NoHostAvailableException (no host was tried)

246 views
Skip to first unread message

CalmAmity

unread,
Jul 2, 2018, 10:25:18 AM7/2/18
to DataStax Spark Connector for Apache Cassandra
Hi everyone!

I posted the question below to StackOverflow:

https://stackoverflow.com/questions/51045624/nohostavailableexception-no-host-was-tried-using-spark-cassandra-connector

I haven't gotten any replies so I thought I'd try my luck here. Below is a copy of the question on StackOverflow.

====================

I am having a problem with the DataStax Spark Connector for Cassandra. My application contains a Spark operation that performs a number of single-record queries on the Cassandra database; a number of these queries will succeed, but at some point one of the queries will fail with a `NoHostAvailableException` with the message `All host(s) tried for query failed (no host was tried)`.

Stack trace
-----------

2018-06-26 12:32:09 ERROR Executor:91 - Exception in task 0.3 in stage 0.0 (TID 6)
com.datastax.driver.core.exceptions.NoHostAvailableException: All host(s) tried for query failed (no host was tried)
at com.datastax.driver.core.exceptions.NoHostAvailableException.copy(NoHostAvailableException.java:84)
at com.datastax.driver.core.exceptions.NoHostAvailableException.copy(NoHostAvailableException.java:37)
at com.datastax.driver.core.DriverThrowables.propagateCause(DriverThrowables.java:37)
at com.datastax.driver.core.DefaultResultSetFuture.getUninterruptibly(DefaultResultSetFuture.java:245)
at com.datastax.driver.core.AbstractSession.execute(AbstractSession.java:68)
at sun.reflect.GeneratedMethodAccessor10.invoke(Unknown Source)
at sun.reflect.DelegatingMethodAccessorImpl.invoke(DelegatingMethodAccessorImpl.java:43)
at java.lang.reflect.Method.invoke(Method.java:498)
at com.datastax.spark.connector.cql.SessionProxy.invoke(SessionProxy.scala:40)
at com.sun.proxy.$Proxy15.execute(Unknown Source)
at sun.reflect.GeneratedMethodAccessor10.invoke(Unknown Source)
at sun.reflect.DelegatingMethodAccessorImpl.invoke(DelegatingMethodAccessorImpl.java:43)
at java.lang.reflect.Method.invoke(Method.java:498)
at com.datastax.spark.connector.cql.SessionProxy.invoke(SessionProxy.scala:40)
at com.sun.proxy.$Proxy16.execute(Unknown Source)
at [line that contains the session.execute() call]
[...]
Caused by: com.datastax.driver.core.exceptions.NoHostAvailableException: All host(s) tried for query failed (no host was tried)
at com.datastax.driver.core.RequestHandler.reportNoMoreHosts(RequestHandler.java:211)
at com.datastax.driver.core.RequestHandler.access$1000(RequestHandler.java:46)
at com.datastax.driver.core.RequestHandler$SpeculativeExecution.findNextHostAndQuery(RequestHandler.java:275)
at com.datastax.driver.core.RequestHandler.startNewExecution(RequestHandler.java:115)
at com.datastax.driver.core.RequestHandler.sendRequest(RequestHandler.java:95)
at com.datastax.driver.core.SessionManager.executeAsync(SessionManager.java:132)
... 32 more

In an attempt to analyse this problem I have succeeded in reproducing it in a simple environment:

- A single machine running Cassandra, the Spark master, and the spark worker
- A simple table containing only 100 records (10 partitions with 10 records each)

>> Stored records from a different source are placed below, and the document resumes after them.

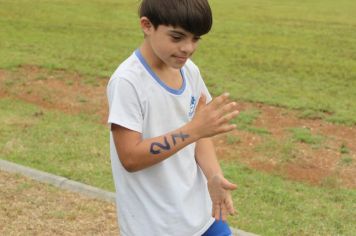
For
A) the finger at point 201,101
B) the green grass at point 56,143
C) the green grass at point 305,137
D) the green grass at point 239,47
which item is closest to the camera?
the finger at point 201,101

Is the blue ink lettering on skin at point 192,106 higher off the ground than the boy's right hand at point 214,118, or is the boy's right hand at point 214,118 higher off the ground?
the boy's right hand at point 214,118

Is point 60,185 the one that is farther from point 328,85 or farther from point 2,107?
point 328,85

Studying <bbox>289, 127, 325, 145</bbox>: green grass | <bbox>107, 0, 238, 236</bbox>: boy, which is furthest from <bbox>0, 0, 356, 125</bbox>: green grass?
<bbox>107, 0, 238, 236</bbox>: boy

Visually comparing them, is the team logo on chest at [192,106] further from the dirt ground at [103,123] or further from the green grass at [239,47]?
the green grass at [239,47]

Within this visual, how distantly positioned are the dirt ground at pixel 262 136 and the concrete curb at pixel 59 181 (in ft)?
6.42

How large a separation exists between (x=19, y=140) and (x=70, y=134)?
605 mm

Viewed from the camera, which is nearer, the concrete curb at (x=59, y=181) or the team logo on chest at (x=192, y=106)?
the team logo on chest at (x=192, y=106)

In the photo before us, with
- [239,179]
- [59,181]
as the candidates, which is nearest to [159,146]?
[59,181]

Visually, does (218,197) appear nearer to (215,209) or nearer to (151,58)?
(215,209)

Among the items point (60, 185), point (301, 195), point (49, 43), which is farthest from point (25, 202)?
point (49, 43)

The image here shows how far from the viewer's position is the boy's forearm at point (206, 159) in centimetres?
221

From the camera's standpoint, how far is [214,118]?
6.00 ft

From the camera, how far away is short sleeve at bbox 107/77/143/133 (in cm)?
189

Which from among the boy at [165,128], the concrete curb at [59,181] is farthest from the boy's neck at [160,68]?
the concrete curb at [59,181]
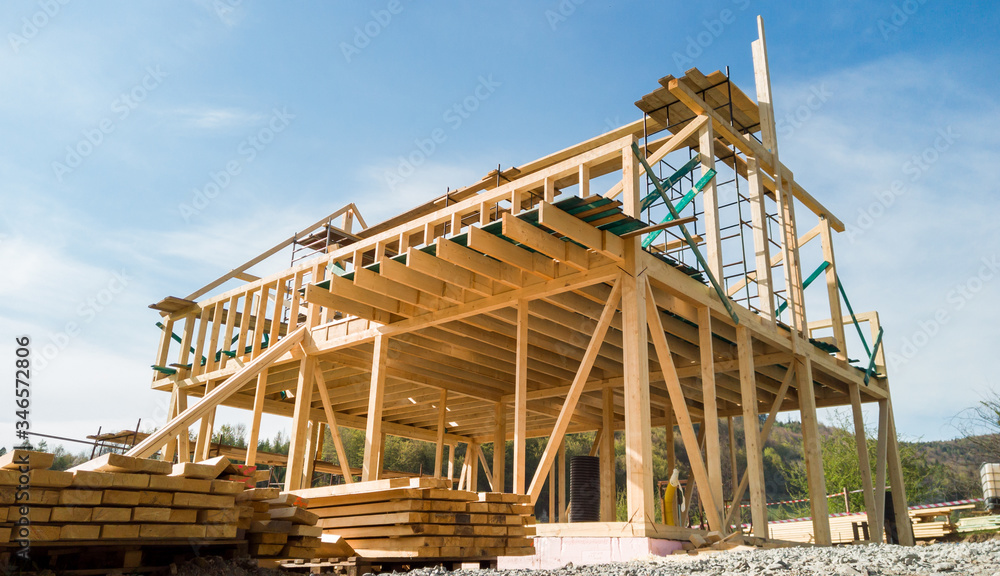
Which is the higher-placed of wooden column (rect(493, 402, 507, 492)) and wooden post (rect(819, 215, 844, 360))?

Below is the minimal code with which I can reproduce the issue.

Code
----

val pkColumn1Value = 1L
val pkColumn2Values: Dataset[Long] = sparkSession.createDataset(1L to 19 by 2)
val connector: CassandraConnector = [...]

val results: Dataset[SimpleValue] = pkColumn2Values.mapPartitions { iterator =>
connector.withSessionDo { session =>
val clusteringKeyValues = Seq(...)

val preparedStatement = session.prepare("select * from simple_values where pk_column_1_value = ? and pk_column_2_value = ? and clustering_key_value = ?")

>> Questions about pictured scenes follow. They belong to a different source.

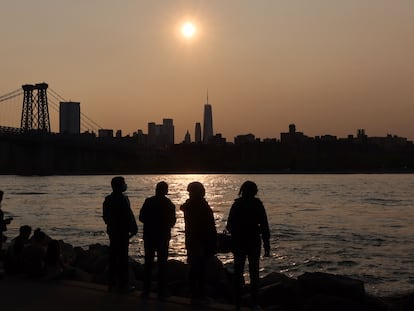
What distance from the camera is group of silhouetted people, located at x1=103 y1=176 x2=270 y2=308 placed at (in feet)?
21.7

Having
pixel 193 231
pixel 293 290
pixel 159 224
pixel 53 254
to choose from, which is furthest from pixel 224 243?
pixel 53 254

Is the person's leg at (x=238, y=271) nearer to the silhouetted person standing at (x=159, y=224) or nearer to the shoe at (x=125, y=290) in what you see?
the silhouetted person standing at (x=159, y=224)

iterator.flatMap { pkColumn2Value =>
val boundStatements = clusteringKeyValues.iterator.map(clusteringKeyValue =>
preparedStatement.bind(
pkColumn1Value.asInstanceOf[AnyRef]
, pkColumn2Value.asInstanceOf[AnyRef]
, clusteringKeyValue.asInstanceOf[AnyRef]
)
)

boundStatements.map { boundStatement =>
val record = try {
session.execute(boundStatement).one()
} catch {
case noHostAvailableException: NoHostAvailableException =>
log.error(s"Encountered NHAE, getErrors: ${noHostAvailableException.getErrors}")
throw noHostAvailableException
case exception =>
throw exception
}

log.error(s"Retrieved record $record")
// Sleep to simulate an operation being performed on the value.
Thread.sleep(100)

record
}
}
}
}

log.error(s"Perfunctory log statement that triggers an action: ${results.collect().last}")

Some interesting things I have noticed
--------------------------------------
- I am using `Dataset#mapPartitions()` to be able to prepare the select statement only once per partition. The problem disappears when I swallow my pride and use `Dataset#map()` or `Dataset#flatMap()` instead, but I would like to use `Dataset#mapPartitions()` for the (ostensible) performance benefits of preparing the query only once per Dataset partition.
- The `NoHostAvailableException` seems to occur a fixed amount of time after the first query is executed. Some investigation confirmed that this amount of time is equal to the value of connector property `spark.cassandra.connection.keep_alive_ms`. Setting this property to a ridiculously high value would ostensibly resolve the problem, but this seems like a dirty work-around instead of a sensible solution.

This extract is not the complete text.